• ページ本文:
先日、釣りの際にタモ網を、目の前を何かがほわほわ漂ってきました。
つい反射的にタモを出して掬ってしまったそのホワホワは
アカクラゲちゃん。
東京湾や大阪湾など内湾に多い沿岸性の中型クラゲです。
身近な毒クラゲ「アカクラゲ」
名前の通りかさに赤い条線がいっぱい入っているのが特徴で見た目にもわかりやすいのですが、個人的にこの条線は「警告色」なんじゃねぇかと思っています。というのもこのクラゲ、結構強い毒を持っているんですよね。
アカクラゲも他のクラゲ同様触手に刺胞毒というものを持っていて、不用意に触るとチクチクする他、粘膜への刺激性がとても強いです。打ち上げられて死にかけていてもその毒性は失われておらず、潮干狩りなどで子供が「わぁきれいなクラゲ」と触れてしまうことで事故が起こることがあるようです。
また、このクラゲは特に釣り人から恐れられています。というのもこのそうめん状の触手、釣り糸によく絡んでくるんですよ。東京湾のアジ釣りやキス釣りではしょっちゅう触手だけが釣り糸に引っかかってきて「何だゴミか」とつまんで採ろうとしてやられたり、気づかずに鼻や目をこすってしまって激痛に襲われたりするんですよね。
そんな毒クラゲですが、掬ってしまったからには何かせんと気がすまない。
勝算は特にありませんでしたが、持ち帰ってみることにしました。
アカクラゲを食べてみた
クラゲといえば御存知の通り、中華食材として有名です。中国の人は「特に味はないけど、ゼラチン質でぷりぷりコリコリしているもの」が本当に好きですね。

• 作業内容:
1: アカクラゲの文章で、人がアカクラゲの毒で被害を受ける具体的な場面として挙げられているものをすべて書き出してください。
2: アカクラゲの文章を、最後の文に続けて書き進めてください。

• 一覧項目:
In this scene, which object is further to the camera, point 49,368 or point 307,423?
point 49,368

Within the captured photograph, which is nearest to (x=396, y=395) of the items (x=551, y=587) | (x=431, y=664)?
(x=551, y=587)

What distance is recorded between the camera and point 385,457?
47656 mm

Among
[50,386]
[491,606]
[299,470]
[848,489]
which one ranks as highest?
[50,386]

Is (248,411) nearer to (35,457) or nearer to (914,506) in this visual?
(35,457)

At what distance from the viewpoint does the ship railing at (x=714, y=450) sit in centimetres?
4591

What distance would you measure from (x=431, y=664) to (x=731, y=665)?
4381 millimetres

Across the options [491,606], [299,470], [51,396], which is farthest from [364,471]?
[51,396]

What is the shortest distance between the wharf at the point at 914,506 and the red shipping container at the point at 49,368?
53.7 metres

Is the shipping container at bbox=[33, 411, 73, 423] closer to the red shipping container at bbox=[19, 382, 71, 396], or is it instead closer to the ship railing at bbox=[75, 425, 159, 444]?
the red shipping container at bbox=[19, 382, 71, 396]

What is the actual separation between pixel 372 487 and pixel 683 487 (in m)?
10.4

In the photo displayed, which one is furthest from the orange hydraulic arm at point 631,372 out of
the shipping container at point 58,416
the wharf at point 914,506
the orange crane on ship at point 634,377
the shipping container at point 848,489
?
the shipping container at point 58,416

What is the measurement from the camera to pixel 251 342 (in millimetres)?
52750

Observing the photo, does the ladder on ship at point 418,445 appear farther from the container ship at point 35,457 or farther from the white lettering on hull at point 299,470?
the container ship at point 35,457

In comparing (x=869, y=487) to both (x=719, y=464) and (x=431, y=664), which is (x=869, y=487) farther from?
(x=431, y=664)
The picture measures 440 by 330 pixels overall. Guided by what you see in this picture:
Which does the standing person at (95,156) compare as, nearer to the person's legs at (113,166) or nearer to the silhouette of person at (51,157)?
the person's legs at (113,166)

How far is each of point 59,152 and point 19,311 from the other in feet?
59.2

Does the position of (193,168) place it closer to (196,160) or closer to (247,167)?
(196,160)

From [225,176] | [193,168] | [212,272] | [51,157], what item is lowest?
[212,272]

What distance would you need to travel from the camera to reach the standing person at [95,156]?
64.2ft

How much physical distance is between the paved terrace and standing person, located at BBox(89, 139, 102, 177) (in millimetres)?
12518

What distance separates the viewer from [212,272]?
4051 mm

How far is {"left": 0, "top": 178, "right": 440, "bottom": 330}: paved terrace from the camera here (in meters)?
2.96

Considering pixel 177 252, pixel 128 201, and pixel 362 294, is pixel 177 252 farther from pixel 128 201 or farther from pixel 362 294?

• 回答:
1:
・潮干狩りなどで、子供が「わぁきれいなクラゲ」と打ち上げられたアカクラゲに触れてしまう
・釣り糸に引っかかってきた触手を「何だゴミか」とつまんで採ろうとする
・触手に気づかずに鼻や目をこすってしまう

2:
あのクラゲ、実は日本からの輸入がかなりの比率を占めているようです。まあそれはビゼンクラゲという巨大種であってアカクラゲのような中型種ではないんですけど、まあそれはそれとして同じように加工すれば同じように食えるのではないか。
クラゲの加工は実は非常に簡単で、スーパーで買えるものだけでやれます。必要なのは
ミョウバンと食塩だけ。食塩で水分を抜き、ミョウバンでタンパク質を固定するわけです。
ミョウバンと食塩の割合は1:2から1:6まで文献によってバラバラです。ミョウバンが多いとコリコリ感が出やすいけど、ミョウバン独特の苦味や匂いが強くなり、のちの「水晒し」の時間を長く取る必要が出てくるとか。
まあでも、パリパリしてこそのクラゲだもんねということで、1:2でやってみることにしました。
ゴム手袋をして、アカクラゲを真水でよく洗います。
クラゲの刺胞毒には海水中じゃないと発射されないものと、真水でも発射されるものがありますが、アカクラゲのそれはどっちかよくわかりません。とりあえず、はねた水が目に入らないようにだけ細心の注意をはらいます。
触手は食べられないと思うので取り分けておき、かさだけを使いましょう。
ミョウバンと食塩の混合物に、洗い上がったアカクラゲを漬け込みます。
すぐに水が染み出し、ドロドロになります。やがて上に水が浮いてくるのでそれは捨てます。
2日ほどでもとの1割位のサイズになりました。これくらい水分抜けたらいいんじゃないかな。
つづけて、塩&ミョウバン抜きをしていきましょう。
よーく水洗いし、更に水に晒していきます。
塩漬けのときはクトゥルフ感が強かったのですが、水に晒すともとの形が現れました。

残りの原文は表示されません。